Defaulted container "traefik" out of: traefik, secret-sync, load-acme (init)
time="2022-07-29T18:28:17Z" level=info msg="Configuration loaded from file: /etc/traefik/traefik.yaml"
time="2022-07-29T18:28:17Z" level=warning msg="Traefik Pilot is deprecated and will be removed soon. Please check our Blog for migration instructions later this year."
time="2022-07-29T18:28:17Z" level=warning msg="No domain found in rule PathPrefix(`/`), the TLS options applied for this router will depend on the SNI of each request" entryPointName=https routerName=default@file
time="2022-07-29T18:28:36Z" level=error msg="Unable to obtain ACME certificate for domains \"datahub.ncssm.edu\" : unable to generate a certificate for the domains [datahub.ncssm.edu]: error: one or more domains had a problem:\n[datahub.ncssm.edu] acme: error: 400 :: urn:ietf:params:acme:error:connection :: 34.86.203.110: Fetching http://datahub.ncssm.edu/.well-known/acme-challenge/ZmJjOqz5lSX7A3W6xMJLlZzI9qxaIFb1VXkGDjRyxV8: Timeout during connect (likely firewall problem)\n" providerName=default.acme

It seems like it’s not able to reach the server to complete the challenge, is that right? If so, any ideas on how to correct this issue?

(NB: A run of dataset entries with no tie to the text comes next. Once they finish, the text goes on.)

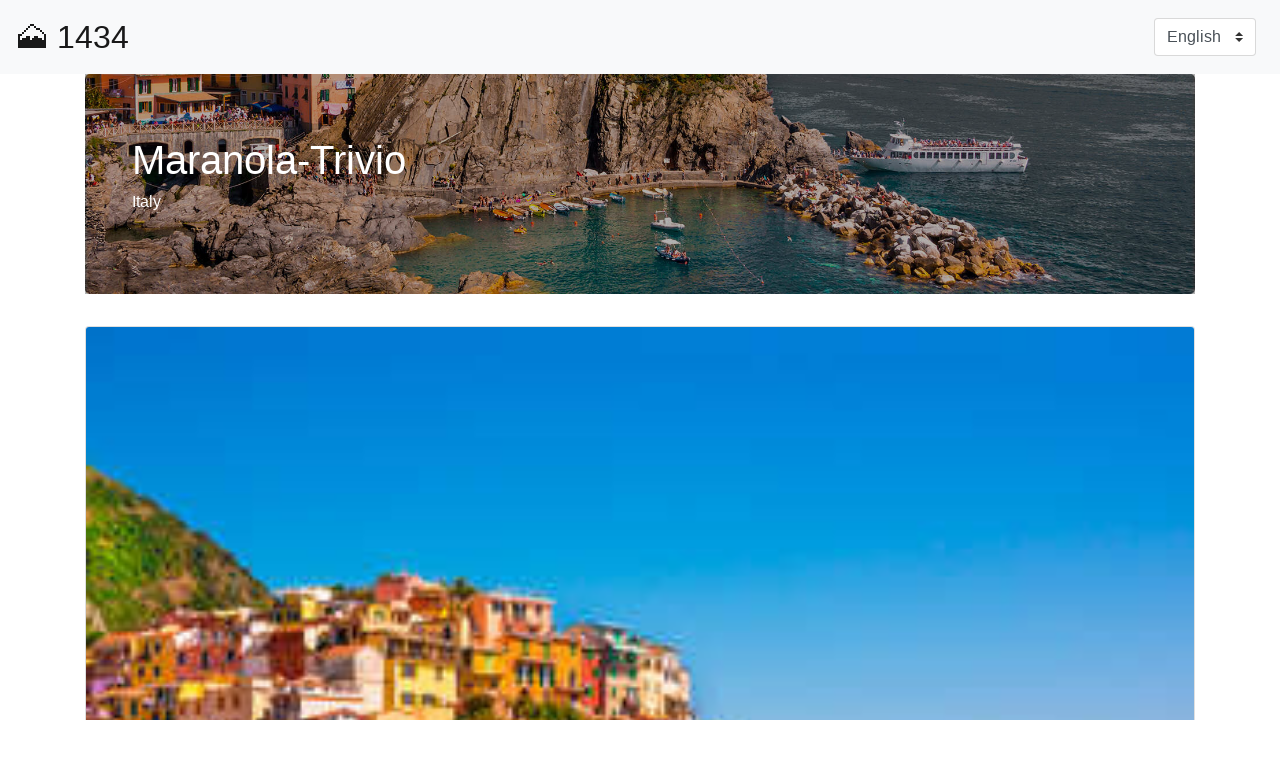

--- FILE ---
content_type: text/html;charset=UTF-8
request_url: https://landscape.yowindow.com/view/3174018
body_size: 1724
content:
<!DOCTYPE html>
<html lang="en">
  <head>
		<title>YoWindow landscapes — Maranola-Trivio, Italy</title>
		<meta charset="utf-8">
		<meta name="viewport" content="width=device-width, initial-scale=1, shrink-to-fit=no">
		<link rel="stylesheet" href="/css/bootstrap.min.css">
		<link rel="stylesheet" href="/jquery-ui-1.12.1.custom/jquery-ui.min.css">
		<!-- Google Tag Manager -->
		<script>(function(w,d,s,l,i){w[l]=w[l]||[];w[l].push({'gtm.start':
		new Date().getTime(),event:'gtm.js'});var f=d.getElementsByTagName(s)[0],
		j=d.createElement(s),dl=l!='dataLayer'?'&l='+l:'';j.async=true;j.src=
		'https://www.googletagmanager.com/gtm.js?id='+i+dl;f.parentNode.insertBefore(j,f);
		})(window,document,'script','dataLayer','GTM-PC3PQPX');</script>
		<!-- End Google Tag Manager -->
	</head>
  <body>
		<!-- Google Tag Manager (noscript) -->
		<noscript><iframe src="https://www.googletagmanager.com/ns.html?id=GTM-PC3PQPX"
		height="0" width="0" style="display:none;visibility:hidden"></iframe></noscript>
		<!-- End Google Tag Manager (noscript) -->
		
<nav class="navbar navbar-expand-lg navbar-light bg-light justify-content-between">
	<a class="navbar-brand" href="//landscape.yowindow.com" title="landscape.yowindow.com" style="font-size: xx-large">🗻<span> 1434</span></a>

	<form class="form-inline my-2 my-lg-0 float-right">
		<select class="custom-select mr-sm-2" aria-label="Language" onchange="location.search='lang=' + this.value">
			<option  value="ru">Русский</option>
			<option selected value="en">English</option>
			<option  value="ja">日本</option>
			<option  value="zh">中国</option>
		</select>
	</form>
</nav>


<div class="container view_page">
	<div class=row>
		<div class=col>
			<div class="jumbotron" style="position:relative; color:white; background: no-repeat url(/l/3417/photo.jpg);background-size: cover; background-position-y: 70%;">
				<div class="overlay" style="z-index: 1;left:0; top:0; position: absolute; width: 100%; height: 100%; opacity: .3; background-color: black;"></div>
				<div class="container" style="z-index:2;position:relative;">
					<h1>Maranola-Trivio</h1>
					<p> Italy</p>
				</div>
			</div>
		</div>
	</div>

	<div class=row>
		<div class=col>

			
			
			
			
			

			
			<div class="card-deck">
			

				<div class="card">
					<a href="/discuss/2678"><img class="card-img-top" data-photo-url="/l/2678/photo.jpg" src="/l/2678/thumb.jpg" alt="Manarola village, dec 2019"></a>
					<div class="card-body">
						<p class="card-text">
							<a href="/discuss/2678">Manarola village, dec 2019</a>
						</p>
						<p class="card-text">💜 0<span class="float-right">💾 129</span></p>
					</div>
				</div>

			

			

			
			
			

			</div>
		</div>
	<div>
</div>

<div class="modal" tabindex="-1" role="dialog" id="lightbox">
	<div class="modal-dialog modal-lg" role="document">
		<div class="modal-content">
			<!--div class="modal-header">
				<h5 class="modal-title">Modal title</h5>
				<button type="button" class="close" data-dismiss="modal" aria-label="Close"> <span aria-hidden="true">&times;</span> </button>
      </div-->
			<div class="modal-body">
				<img class="lightbox-img img-fluid">
			</div>
			<!--div class="modal-footer">
				<button type="button" class="btn btn-primary">Save changes</button>
				<button type="button" class="btn btn-secondary" data-dismiss="modal">Close</button>
			</div>
		</div-->
	</div>
</div>


		<script src="/js/jquery-1.12.4.min.js"></script>
		<script src="/jquery-ui-1.12.1.custom/jquery-ui.js"></script>
		<script src="/js/bootstrap.bundle.min.js"></script>
		<script src="/js/edit.js"></script>
		<script src="/js/view.js"></script>
	</body>
</html>


--- FILE ---
content_type: application/javascript
request_url: https://landscape.yowindow.com/js/edit.js
body_size: 636
content:
'use strict';
( function ( w, $ ) {
	$( function () {
		$('#locationInput').autocomplete({
			minLength : 2,
			source : function  ( request, response ) {
				$.get('https://location1.yowindow.com/cgi-bin/location_suggestion_search/index.pl/autocomplete?lang=ru&max_response_count=10&term=' + request.term).then(
					function ( data ) {
						response( data );
					},
					function () {
						alert('Network error');
					}
				);
			},
			select: function ( event, ui ) {
				ui.item.value = ui.item.geoname_id;
				$('#locationInputHelp').text( ui.item.geoname_id + ' — ' + ui.item.label );
			}
		});
	});
} )( window, jQuery );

If helpful, I’m using helm chart version 1.1.3-n743.h730f014f

See autohttps pod unable to obtain certificate (GKE) · Issue #2818 · jupyterhub/zero-to-jupyterhub-k8s · GitHub and try this workaround:

proxy:
  traefik:
    extraInitContainers:
      # This startup delay can help the k8s container network interface setup
      # network routing of traffic to the pod, which is essential for the ACME
      # challenge submitted by Traefik on startup to acquire a TLS certificate.
      #
      # Sleeping for 7 seconds has been consistently sufficient to avoid issues
      # in GKE when this workaround was explored initially for GKE.
      #
      - name: startup-delay
        image: busybox:stable
        command: ["sh", "-c", "sleep 10"]
1 Like

Thanks @consideRatio . Following up here to confirm that this workaround fixes the issue in case anyone else finds this issue in the future.

1 Like

Thanks for the update, I always run into this problem with new hubs and my solution was always to kill the autohttps-xxxxxxxx-xxx pod, When it auto restarted it always worked. ConsideRatio’s solution is much more elegant, it could probably be the default setup for traefik.